Amaysim’s Tracey Murphy says the telco is helping staff with a suite of coronavirus-centred initiatives. Picture: Supplied
Amaysim’s Tracey Murphy says the telco is helping staff with a suite of coronavirus-centred initiatives. Picture: Supplied

Although designed to help out with financial hardship incurred as a result of the pandemic - for example, if a spouse lost their job - no questions were asked and no strings attached.

Amaysim chief people and culture officer Tracey Murphy said 26 of the company's 210 workers across Australia had already accessed the loan program.

"It takes one thing off their mind so they are better able to focus on their job when they are not worried about their financial situation," she said.

Amaysim also allowed each staff member to claim $150 worth of equipment to set up their home office and introduced pandemic leave - an additional 14 days that could be used for any coronavirus-related situation, such as caring for a sick family member or looking after children if their childcare centre was closed.

The company is currently recruiting across Melbourne and Sydney.

 

ONE OF THE LUCKY ONES

Kogan employee Emma Wischer plans to spend her $500 coronavirus bonus on fitness equipment to help her stay active while working from home.

The marketing and content co-ordinator and her colleagues received the one-off payment as a gesture of goodwill from their employer last month.

"I'm also going to buy some more equipment to boost my home office set up even more, then the remainder to cover personal bills and put away a little for saving," the Elwood, Melbourne resident said.

Emma Wisher received a bonus from her employer to help out with any financial struggles during the pandemic. Picture: Nicki Connolly
Emma Wisher received a bonus from her employer to help out with any financial struggles during the pandemic.

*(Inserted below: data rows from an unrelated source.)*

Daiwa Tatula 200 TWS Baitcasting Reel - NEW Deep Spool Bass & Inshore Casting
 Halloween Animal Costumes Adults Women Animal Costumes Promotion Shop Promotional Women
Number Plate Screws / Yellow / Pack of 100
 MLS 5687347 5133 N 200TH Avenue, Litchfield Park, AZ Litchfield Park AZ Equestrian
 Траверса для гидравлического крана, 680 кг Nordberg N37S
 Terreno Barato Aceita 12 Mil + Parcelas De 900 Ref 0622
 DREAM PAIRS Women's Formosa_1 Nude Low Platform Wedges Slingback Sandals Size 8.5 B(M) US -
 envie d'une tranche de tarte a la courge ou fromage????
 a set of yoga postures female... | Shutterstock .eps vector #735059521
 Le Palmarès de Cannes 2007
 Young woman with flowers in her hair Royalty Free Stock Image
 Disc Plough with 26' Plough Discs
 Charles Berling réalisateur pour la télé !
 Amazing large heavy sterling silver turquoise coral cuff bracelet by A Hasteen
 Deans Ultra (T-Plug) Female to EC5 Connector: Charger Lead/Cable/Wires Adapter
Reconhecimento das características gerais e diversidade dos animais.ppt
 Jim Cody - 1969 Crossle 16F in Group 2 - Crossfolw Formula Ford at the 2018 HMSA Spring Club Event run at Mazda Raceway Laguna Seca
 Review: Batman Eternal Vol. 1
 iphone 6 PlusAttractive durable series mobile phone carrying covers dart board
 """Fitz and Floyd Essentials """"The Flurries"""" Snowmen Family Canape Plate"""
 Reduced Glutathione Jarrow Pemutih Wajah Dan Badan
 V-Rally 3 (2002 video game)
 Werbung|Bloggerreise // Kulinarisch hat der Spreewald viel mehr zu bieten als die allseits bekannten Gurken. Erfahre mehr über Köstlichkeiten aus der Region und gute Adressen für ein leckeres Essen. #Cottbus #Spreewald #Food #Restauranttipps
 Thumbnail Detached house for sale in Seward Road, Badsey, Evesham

Picture: Nicki Connolly

Miss Wischer, 23, said the company-wide bonus was a "really welcome surprise", especially as other businesses were tightening their belts or standing down workers.

"Some of my family members are business owners and have taken a really large hit since the pandemic, others have completely lost their ability to work making this time very stressful and uncertain for them," she said.

"A few friends who worked in retail jobs have been stood down due to store closures as a result of the pandemic, they're now having to start the search for new work.

"Knowing that Kogan.com is not only in a positive enough position to provide the bonus to team members, but also knowing that the company is willing to take measures to look after us as team members and ensure that we are all supported financially and symbolically was really encouraging."

SAFE AND SECURE

ServiceNow employee Liz Fassone hopes more companies will follow her employer's lead and pledge to avoid lay-offs during the coronavirus pandemic.

The senior solution consultant from Waverton, New South Wales said she had been assured of her job security from the beginning, with constant communication from all levels of leadership.

Liz Fassone’s employer announced a commitment to no lay-offs in 2020. Picture: Christian Gilles
Liz Fassone’s employer announced a commitment to no lay-offs in 2020. Picture: Christian Gilles

"It is very reassuring to know that my colleagues and I are safe in our roles and can continue business as usual in this new normal," she said.

"I think it's important for employers to show that they care about employees - by taking the time to communicate and offer as much clarity as possible.

"This gives people satisfaction that they are being taken care of and in return they're likely to be committed to doing their best work.

"Job security gives people a degree of control when everything else is so uncertain."

Ms Fassone, 33, has been with ServiceNow for more than four years and said the company's pledge to retain all staff allowed her to focus on work rather than stress.

"I think that job uncertainty would be a heavy weight which would drain an individual mentally and physically," she said.

"Undoubtedly, your work and productivity would be impacted from the downstream effects of this stress.

"Happy employees are hardworking employees."